My friend, secretly crying his tears dry, smiled hard in front of his father and comforted him that he had a serious fall and had some bleeding on his liver and needed to be hospitalized for some time.

But her father saw thousands of dollars a day, thinking that only the son-in-law could earn money to support his family and raise children, and asked to leave the hospital every day.

When my friend told me, I was in tears.

Look at our weak friends and think about their parents. Even if nothing happens, they are getting old. They are aging much faster than we thought. Hypertension, insufficient blood supply to the brain, and any disease are not small expenses. If I have a job, I can let my parents rest in the hospital.
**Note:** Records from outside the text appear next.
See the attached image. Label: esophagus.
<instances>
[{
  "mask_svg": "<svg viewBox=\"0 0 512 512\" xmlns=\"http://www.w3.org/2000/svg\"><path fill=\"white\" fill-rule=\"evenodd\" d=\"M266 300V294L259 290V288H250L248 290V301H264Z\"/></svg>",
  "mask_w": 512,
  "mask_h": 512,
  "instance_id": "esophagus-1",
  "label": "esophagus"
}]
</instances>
I gradually understand that money is sometimes a kind of filial piety. If we had enough money, we wouldn't be powerless to our parents.

04

I hope I won't struggle with anxiety and depression in the future.

When children are young, it is our responsibility to take care of their food and drink, accompany them to grow up and give them enough sense of security. This is the nutrition that children need to grow up, and we give it in time.

Once children go to school and start to build their own circles, the care we put into them will constrain their growth. Children really need you when they need you, but they also want to see a hard-working mother when they don't need you.

Maslow once said that everyone has a need to belong. Finding a job will give us a sense of belonging and increase our sense of value.

I gradually understand that children will have their own friends when they go to primary school, middle school and university. If we are still child-centered, we will inevitably feel anxious and depressed, and we may also feel sad because our children ignore us. Choosing a job at this time can alleviate our anxiety about the future.

05

Half-hearted marriage is the best time for you to re-enter the workplace.

After years of intense and busy parenting, our marriage has gradually become calm. No longer arguing about right and wrong, under the big goal of "for the healthy growth of the baby", our concepts gradually converge.

Knowing that you can't achieve it, you will no longer be delusional and will not give in to what you think you can achieve. We will become less delusional and humble, and our marriage will be harmonious and not distorted.

I gradually understand that in marriage, we don't need to try our best to please each other, and we don't need to worry about each other's circle of friends. Our marriage, which is half family and half love, has become more stable and particularly secure. This time is the best time for us to leave home and re-enter the workplace.

Also start reading picture books-reading experts around you. Insist on showing it only to children.